▶ [Exercise brief] Quote everything from "Separate from the" down to "the state numbers." in the article on free at-home COVID-19 test kits, word for word.

▶ [Source passage]
------
The fire department is continuing to hand out free, at-home COVID-19 test kits as the community’s level of new cases declines after a record-breaking January.
Starting Dec. 30 and continuing through Jan. 30, the borough reported 185 cases in the community, the worst outbreak by far of the pandemic. Since then, the borough has reported 13 new infections, including six reported on Monday evening.
As of Monday, the fire department still had 325 test kits, said Capt. Dorianne Sprehe. A shipment of an additional 242 boxes is on the way from the state warehouse in Anchorage, she said.
Each kit contains two at-home tests.
As of early this week, the borough had received about 2,000 test kits, going back to the week before Christmas.
Individuals should call the fire hall at 907-874-3223 to arrange a pickup of the kits for their household.
Wrangell was not alone in a record-setting surge after the holidays. State health officials on Monday reported almost 61,000 new infections over the past 30 days — more than one-quarter of all the cases in Alaska since the pandemic started two years ago.
At its peak in late January and early February, Alaska’s rate of new cases per capita was the highest among the 50 states, according to the U.S. Centers for Disease Control and Prevention. State health officials attribute the steep increase in new infections to the highly transmissible Omicron variant of the virus, which put several communities into record territory.
The rate of new cases, however, is declining in Alaska, with 11,000 infections reported over the past seven days on Monday.
In Wrangell, the post-holidays surge represents almost half of the 415 cases reported in town since the pandemic tally started two years ago.
Wrangell Medical Center is no longer offering walk-up testing at the entrance to the hospital. That state-funded program ended Jan. 31, not only in Wrangell but across Alaska.
Separate from the at-home kits, people who need testing must make an appointment. SouthEast Alaska Regional Health Consortium, the hospital operator, will bill an individual's insurer first and cover the shortfall if insurance doesn’t fully cover the cost of testing.
Individuals are increasingly relying on at-home tests, rather than going to testing sites, which health officials said means there are likely a lot more infections in communities that are not recorded and reported with the state numbers.
The Wrangell borough’s announcements have included the advisory: “Please note that the cases that we report are only the cases that have been reported to us and do not include at-home positive tests.”
Statewide vaccination rates have not changed much in recent weeks: 69% of eligible Alaskans have received at least one dose of a vaccine, 62% have gotten two shots, and 26% have received a booster, according to the state website on Monday.
The rates for Wrangell are 67%, 64% and 35%.
------
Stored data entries

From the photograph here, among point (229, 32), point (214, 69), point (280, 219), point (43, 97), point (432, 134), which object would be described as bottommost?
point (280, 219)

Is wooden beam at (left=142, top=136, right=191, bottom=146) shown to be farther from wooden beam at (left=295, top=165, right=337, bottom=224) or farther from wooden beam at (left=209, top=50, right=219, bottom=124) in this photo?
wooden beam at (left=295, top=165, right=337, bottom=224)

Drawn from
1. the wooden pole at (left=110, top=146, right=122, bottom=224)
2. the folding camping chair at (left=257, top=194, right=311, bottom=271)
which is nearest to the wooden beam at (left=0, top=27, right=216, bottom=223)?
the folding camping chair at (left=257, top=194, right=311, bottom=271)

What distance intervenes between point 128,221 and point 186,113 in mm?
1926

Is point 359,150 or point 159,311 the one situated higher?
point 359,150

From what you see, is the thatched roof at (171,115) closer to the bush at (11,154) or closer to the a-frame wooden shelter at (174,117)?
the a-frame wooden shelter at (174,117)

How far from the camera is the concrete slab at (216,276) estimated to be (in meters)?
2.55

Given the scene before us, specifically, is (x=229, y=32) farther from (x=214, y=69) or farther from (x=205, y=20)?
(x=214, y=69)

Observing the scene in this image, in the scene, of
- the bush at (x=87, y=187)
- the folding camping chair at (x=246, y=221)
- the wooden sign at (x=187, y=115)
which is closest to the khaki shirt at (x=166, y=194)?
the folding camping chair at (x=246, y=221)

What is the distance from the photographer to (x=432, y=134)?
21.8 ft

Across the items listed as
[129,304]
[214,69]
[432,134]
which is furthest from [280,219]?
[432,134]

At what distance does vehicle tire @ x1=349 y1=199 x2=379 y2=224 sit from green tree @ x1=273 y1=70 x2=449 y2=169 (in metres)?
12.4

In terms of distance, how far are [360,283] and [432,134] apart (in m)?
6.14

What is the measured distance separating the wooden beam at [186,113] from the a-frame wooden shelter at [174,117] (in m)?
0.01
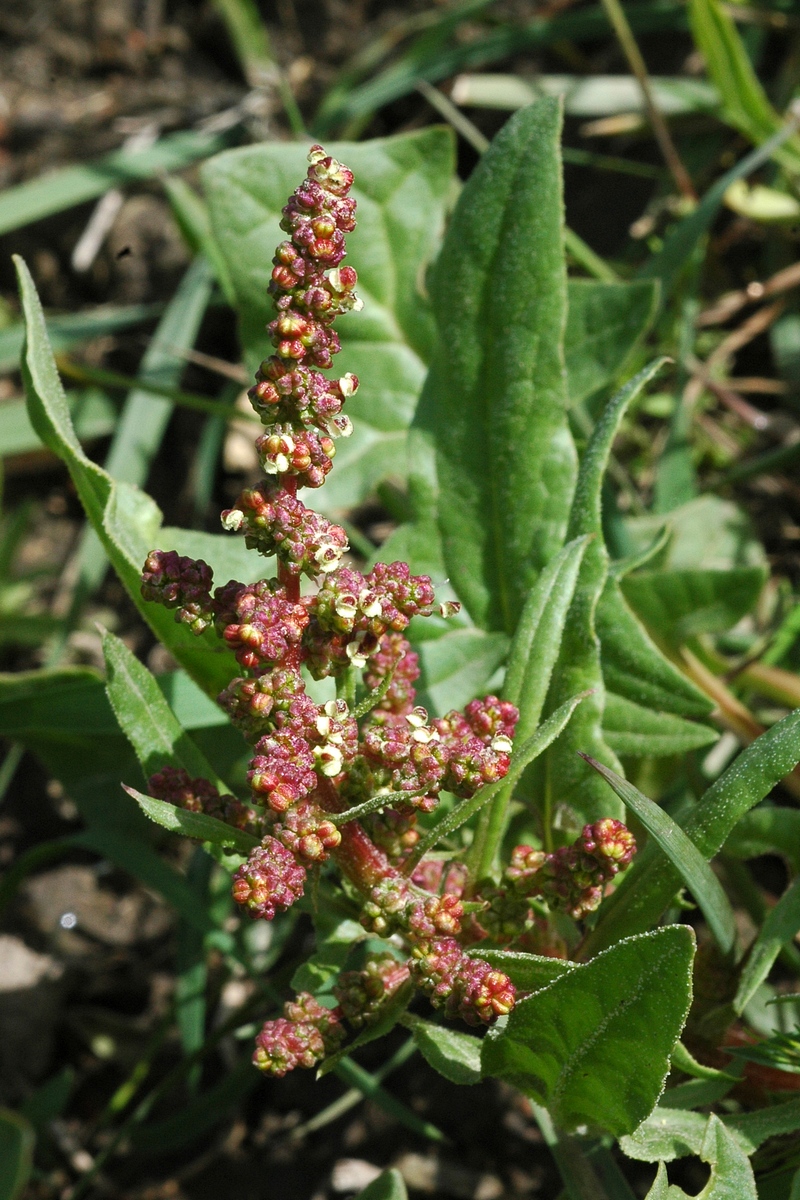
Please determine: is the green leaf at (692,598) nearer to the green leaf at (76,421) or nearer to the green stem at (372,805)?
the green stem at (372,805)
------
▶ [Your response]
Separate from the at-home kits, people who need testing must make an appointment. SouthEast Alaska Regional Health Consortium, the hospital operator, will bill an individual's insurer first and cover the shortfall if insurance doesn’t fully cover the cost of testing.
Individuals are increasingly relying on at-home tests, rather than going to testing sites, which health officials said means there are likely a lot more infections in communities that are not recorded and reported with the state numbers.